(Provided text begins)

A month on from Brexit, FT Money has been swamped with requests for information from readers who want to know what the referendum vote means for their money.
Many indicators are in flux. Early economic data has signalled a slowdown, the UK-centric FTSE 250 has swung like a pendulum, the pound hit its lowest level against the dollar in 31 years and estate agents are reporting a marked drop in activity. The Bank of England has signalled strongly that interest rates will be cut in August, while business and consumer confidence has dropped.
But most experts are urging investors to be cautious, particularly if they have a long-term financial plan put together by an adviser with tax, inheritance and asset allocation in mind.
“When a big event like Brexit happens, investors instinctively feel like they should react, like they should do something to avoid becoming roadkill,” wrote Patrick Chovanec, the chief strategist at US wealth manager Silvercrest Asset Management in a note to clients. “In fact, investors should only change their strategy if what happened has changed their outlook.”
There is no denying, however, that the Brexit vote could have big ramifications for our pensions, properties, financial commitments in currencies other than sterling, and even our ability to trade classic cars.
FT Money has compiled a selection of questions from readers and asked FT specialists to respond with the help of financial experts. So if the referendum has left you worried about any aspect of your financial life, here are some views you can use.
1 To buy or not to buy
I am buying a house and worry about going ahead with the economic instability that Brexit has been forecast to bring. Should I cut my losses and wait a while?
With little hard data so far on the economic fallout of Brexit, your decision will be guided largely by your instincts on what a downturn would mean for your prospects, as well as your reasons for buying, writes James Pickford, FT Money deputy editor.
No one will be able to tell you now whether your job would disappear in a recession, but if you feel it is at risk, then simply for peace of mind financial advisers might steer you away from taking on a large mortgage until the picture is clearer. The first significant data are expected to trickle in from August.
If you feel you have to buy a home and intend to live in it for many years — and can demonstrably afford to pay the mortgage even if interest rates shoot up in future — then any short-term fluctuations in pricing are likely to be less material to you. Mortgages have never been cheaper, with fixed-term rates at record lows.
If you are buying a property as an investment or do not plan to stay long, you will need to take a much closer look at values in your area — whether they are at historic highs and how they compare with average wages, for instance — to get a sense of how vulnerable they might be to a fall in prices.

(Provided text ends)
(Information provided begins)

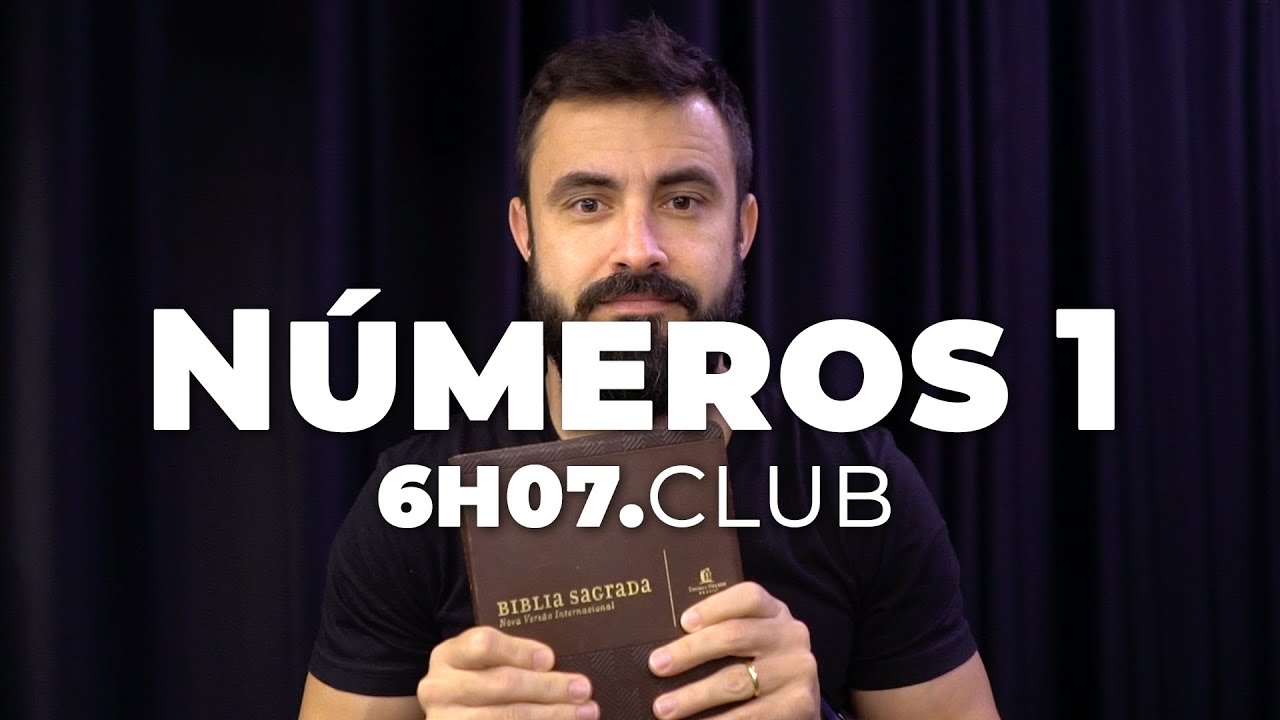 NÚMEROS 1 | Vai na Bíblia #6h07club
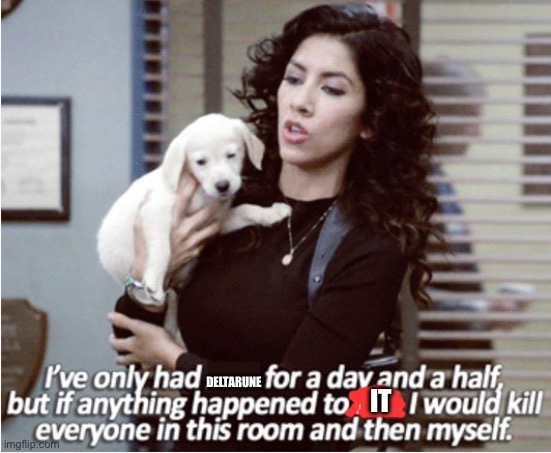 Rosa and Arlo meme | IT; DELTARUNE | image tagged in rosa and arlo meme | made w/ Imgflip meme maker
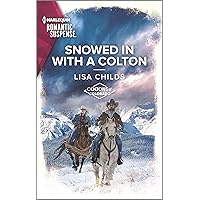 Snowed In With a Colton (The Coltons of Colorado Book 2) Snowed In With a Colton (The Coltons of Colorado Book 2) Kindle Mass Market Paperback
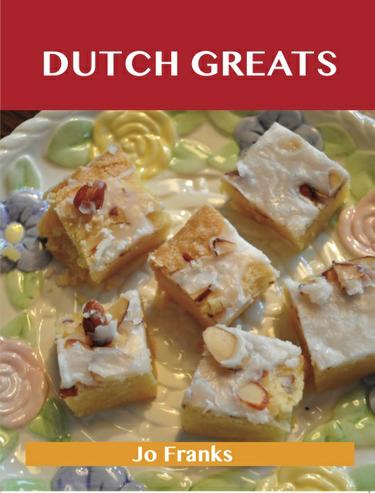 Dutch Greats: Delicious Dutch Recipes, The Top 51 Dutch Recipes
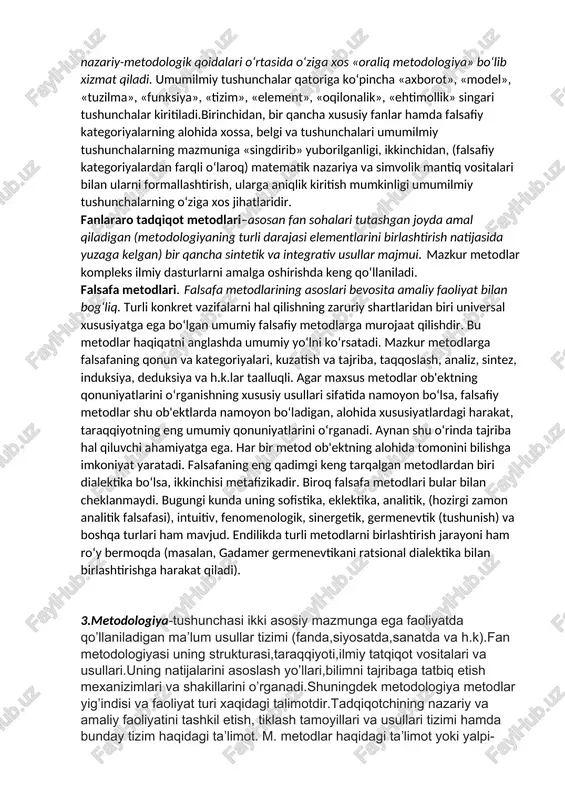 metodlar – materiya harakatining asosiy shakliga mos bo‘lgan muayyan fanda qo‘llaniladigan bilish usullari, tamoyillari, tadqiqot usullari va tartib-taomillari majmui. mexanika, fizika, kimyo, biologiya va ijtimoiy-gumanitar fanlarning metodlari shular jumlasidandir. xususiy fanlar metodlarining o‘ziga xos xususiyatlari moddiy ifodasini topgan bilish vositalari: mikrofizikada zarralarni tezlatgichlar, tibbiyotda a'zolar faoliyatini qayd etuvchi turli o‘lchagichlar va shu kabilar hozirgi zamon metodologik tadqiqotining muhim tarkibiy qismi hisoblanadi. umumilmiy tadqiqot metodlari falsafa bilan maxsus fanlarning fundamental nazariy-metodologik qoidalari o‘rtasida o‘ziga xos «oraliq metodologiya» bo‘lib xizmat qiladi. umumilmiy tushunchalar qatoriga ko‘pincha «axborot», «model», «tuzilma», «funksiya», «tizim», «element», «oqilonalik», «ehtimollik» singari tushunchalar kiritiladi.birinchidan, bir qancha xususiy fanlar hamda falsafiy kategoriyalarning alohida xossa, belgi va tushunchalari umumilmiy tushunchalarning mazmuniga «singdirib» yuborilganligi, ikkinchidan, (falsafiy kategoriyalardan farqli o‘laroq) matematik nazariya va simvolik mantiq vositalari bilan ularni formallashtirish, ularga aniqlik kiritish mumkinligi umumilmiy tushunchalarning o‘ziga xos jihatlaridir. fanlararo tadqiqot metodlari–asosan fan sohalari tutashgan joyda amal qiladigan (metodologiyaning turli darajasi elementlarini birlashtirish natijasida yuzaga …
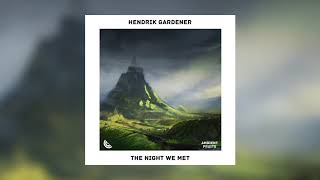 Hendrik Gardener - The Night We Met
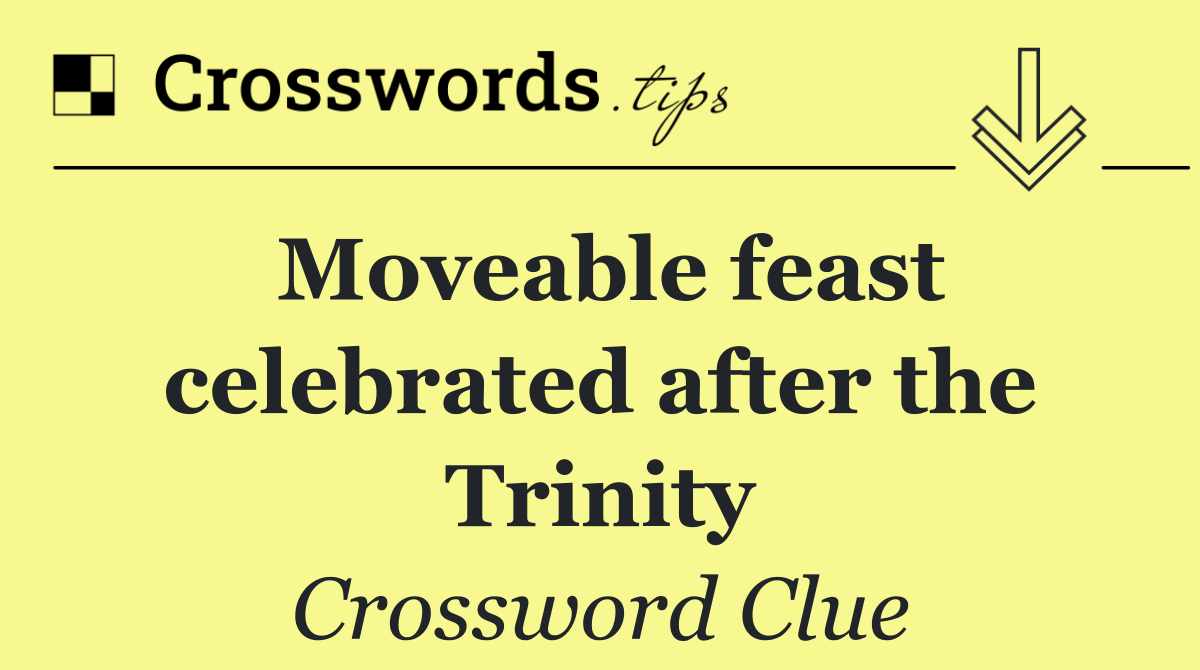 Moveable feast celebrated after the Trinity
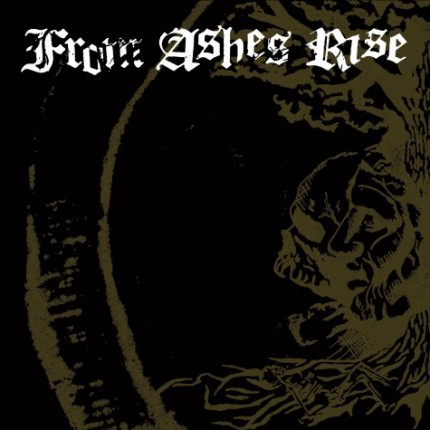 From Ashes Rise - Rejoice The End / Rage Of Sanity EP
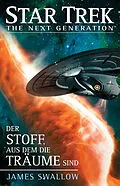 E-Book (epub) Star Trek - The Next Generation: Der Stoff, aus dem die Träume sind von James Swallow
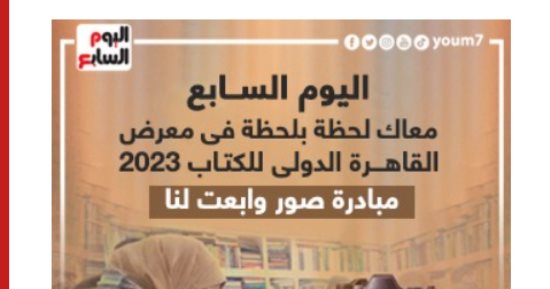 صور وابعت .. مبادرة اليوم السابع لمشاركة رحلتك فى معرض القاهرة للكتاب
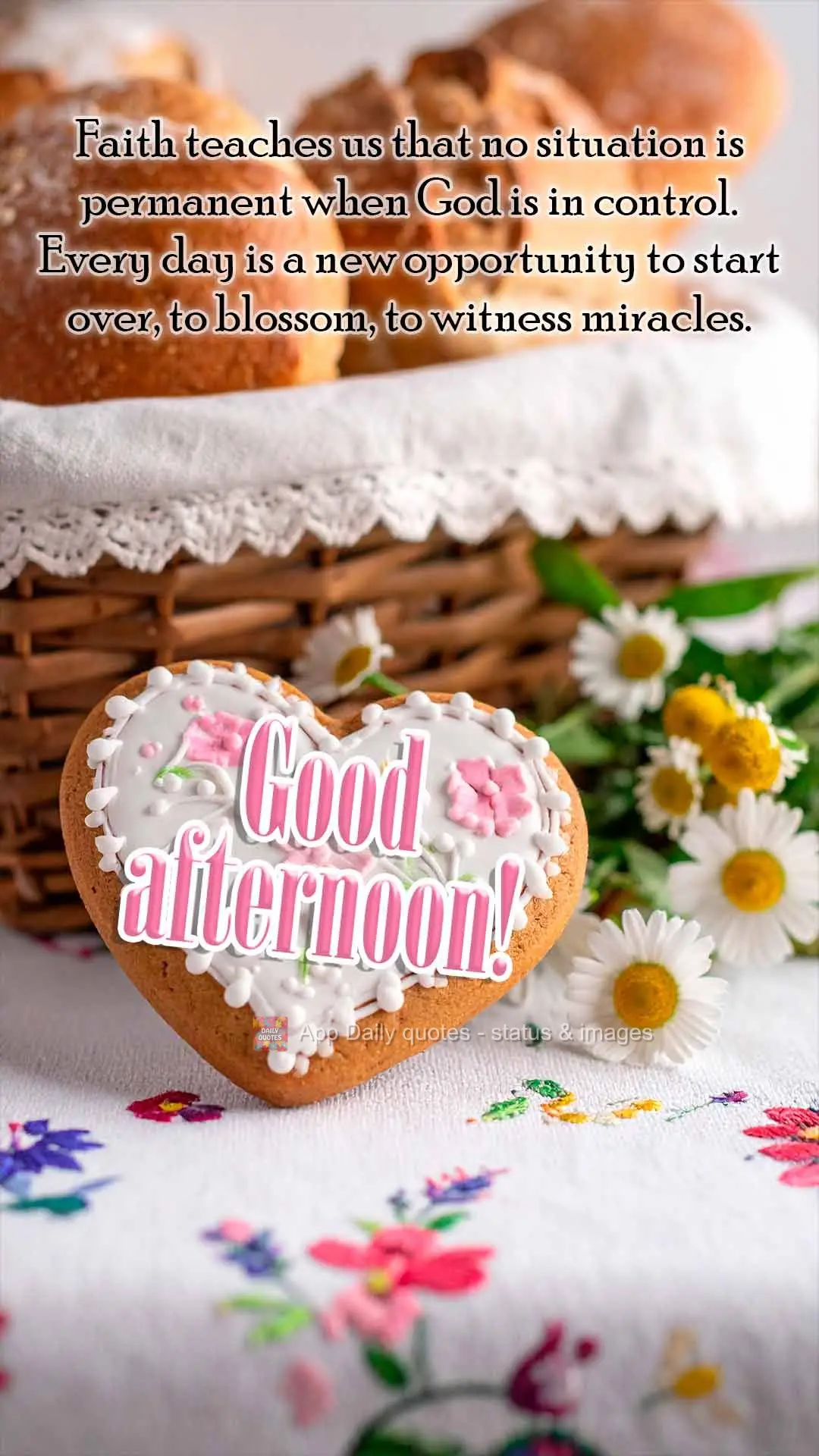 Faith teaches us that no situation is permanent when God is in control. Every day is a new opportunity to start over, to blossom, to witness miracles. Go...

(Information provided ends)

Exercise requirements >>
1. According to the FT Money article on Brexit, when are the first significant data on the economic fallout expected to arrive?
2. For each statement, say whether it agrees with the FT Money article on Brexit, and quote the deciding words: (a) The pound fell to its lowest level against the dollar in 31 years. (b) The Bank of England signaled that interest rates would rise in August. (c) Patrick Chovanec is the chief strategist at Silvercrest Asset Management.
3. Carry the FT Money article on Brexit forward from its last sentence.

Results >>
1. The first significant data are expected to trickle in from August.

2.
(a) Yes: "the pound hit its lowest level against the dollar in 31 years"
(b) No: "The Bank of England has signalled strongly that interest rates will be cut in August"
(c) Yes: "Patrick Chovanec, the chief strategist at US wealth manager Silvercrest Asset Management"

3.
Bear in mind that doing nothing may not be without its own consequences: if, say, you are a tenant in an area where rents are rising fast or rental properties are short on the ground, you may find more of your income absorbed by the roof over your head.
Jeremy Duncombe, director at broker Legal & General Mortgage Club, says the best course of action would be to consult a financial adviser. But he made clear the financial mood was very different from that which prevailed after the crisis of 2008, when lending froze.
“We have not seen the negative reaction that was predicted as a result of Brexit, and at the moment, it is still very much business as usual in the mortgage market . . . . lenders are still very keen to lend and in some cases have dropped longer term fixed rates, making now a prime time to take out a mortgage.”
2 London property prices
How will Brexit affect property prices in prime central London?
The high-end London property market has been in decline since 2014, writes Judith Evans, property correspondent. Prime central London prices fell 8 per cent between that peak and the time of the referendum, according to Savills, the estate agent.
After the vote, the early signs are that the choice to leave the EU has prompted vendors to adjust their expectations downwards. Cuts to asking prices in central London surged by 163 per cent in the 12 days after the vote, compared with the same period beforehand, according to LonRes, a data provider.
Four weeks after the vote, the Bank of England says it has revised downward “significantly” its house price forecasts, while analysts at Bank of America Merrill Lynch — among the more pessimistic — project a 10 per cent drop across the UK in the next year.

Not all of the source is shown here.